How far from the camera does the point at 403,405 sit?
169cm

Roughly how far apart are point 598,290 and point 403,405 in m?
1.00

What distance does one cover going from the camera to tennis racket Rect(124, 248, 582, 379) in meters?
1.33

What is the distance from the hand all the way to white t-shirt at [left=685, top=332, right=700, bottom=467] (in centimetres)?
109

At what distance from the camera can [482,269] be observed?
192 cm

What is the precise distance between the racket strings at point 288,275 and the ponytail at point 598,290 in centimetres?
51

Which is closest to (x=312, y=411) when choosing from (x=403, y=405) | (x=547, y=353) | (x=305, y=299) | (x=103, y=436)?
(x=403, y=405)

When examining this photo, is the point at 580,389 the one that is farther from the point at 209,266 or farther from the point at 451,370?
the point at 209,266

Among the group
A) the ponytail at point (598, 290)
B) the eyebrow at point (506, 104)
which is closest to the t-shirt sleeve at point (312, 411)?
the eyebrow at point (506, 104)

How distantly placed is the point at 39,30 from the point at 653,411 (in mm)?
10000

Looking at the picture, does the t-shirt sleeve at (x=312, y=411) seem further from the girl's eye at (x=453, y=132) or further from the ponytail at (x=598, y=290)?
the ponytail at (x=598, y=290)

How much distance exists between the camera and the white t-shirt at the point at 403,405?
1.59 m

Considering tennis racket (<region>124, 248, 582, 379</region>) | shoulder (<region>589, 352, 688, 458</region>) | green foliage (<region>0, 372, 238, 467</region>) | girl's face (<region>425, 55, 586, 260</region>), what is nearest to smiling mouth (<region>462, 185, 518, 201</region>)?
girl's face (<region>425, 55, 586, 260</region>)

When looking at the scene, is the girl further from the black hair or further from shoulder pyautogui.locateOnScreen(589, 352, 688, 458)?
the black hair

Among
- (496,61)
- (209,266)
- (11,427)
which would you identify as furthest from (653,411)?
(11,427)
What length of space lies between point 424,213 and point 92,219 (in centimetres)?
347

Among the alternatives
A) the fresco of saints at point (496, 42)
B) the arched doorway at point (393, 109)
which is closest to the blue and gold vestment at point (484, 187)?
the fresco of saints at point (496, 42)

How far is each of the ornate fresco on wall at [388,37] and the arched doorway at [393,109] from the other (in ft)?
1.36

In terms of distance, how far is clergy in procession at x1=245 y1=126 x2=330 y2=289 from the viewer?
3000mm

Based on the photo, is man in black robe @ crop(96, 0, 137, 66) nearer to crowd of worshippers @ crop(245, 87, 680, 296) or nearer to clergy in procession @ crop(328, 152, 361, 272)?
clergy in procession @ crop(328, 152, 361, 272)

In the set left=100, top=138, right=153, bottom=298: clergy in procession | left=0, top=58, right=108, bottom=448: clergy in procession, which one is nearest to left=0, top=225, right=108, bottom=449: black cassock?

────

Nothing outside the span should appear: transcribe the lines from the one containing "How distantly placed" through the last line of the records.

How distantly placed is the point at 39,30 from the point at 653,411 (in mm)?
10000

Looking at the picture, does the t-shirt sleeve at (x=312, y=411) seem further from the girl's eye at (x=453, y=132) or further from the ponytail at (x=598, y=290)?
the ponytail at (x=598, y=290)

How much distance exists between the camera and the white t-shirt at the point at 403,405?
1.59 m

Considering tennis racket (<region>124, 248, 582, 379</region>) | shoulder (<region>589, 352, 688, 458</region>) | green foliage (<region>0, 372, 238, 467</region>) | girl's face (<region>425, 55, 586, 260</region>), what is nearest to smiling mouth (<region>462, 185, 518, 201</region>)?
girl's face (<region>425, 55, 586, 260</region>)

When looking at the scene, is the girl further from the black hair or further from shoulder pyautogui.locateOnScreen(589, 352, 688, 458)?
the black hair

Among
- (496,61)
- (209,266)
- (11,427)
which would you identify as furthest from (653,411)?
(11,427)
What length of space lies between point 424,213 and point 92,219 (in centimetres)?
347

Among the alternatives
A) the fresco of saints at point (496, 42)
B) the arched doorway at point (393, 109)
which is closest to the blue and gold vestment at point (484, 187)?
the fresco of saints at point (496, 42)

How far is each of the ornate fresco on wall at [388,37] and the arched doorway at [393,109] from the other (in ft)?
1.36

In terms of distance, how far is clergy in procession at x1=245 y1=126 x2=330 y2=289 from the viewer?
3000mm

Based on the photo, is man in black robe @ crop(96, 0, 137, 66) nearer to crowd of worshippers @ crop(245, 87, 680, 296) or nearer to clergy in procession @ crop(328, 152, 361, 272)?
clergy in procession @ crop(328, 152, 361, 272)

In the set left=100, top=138, right=153, bottom=298: clergy in procession | left=0, top=58, right=108, bottom=448: clergy in procession, which one is nearest to left=0, top=225, right=108, bottom=449: black cassock?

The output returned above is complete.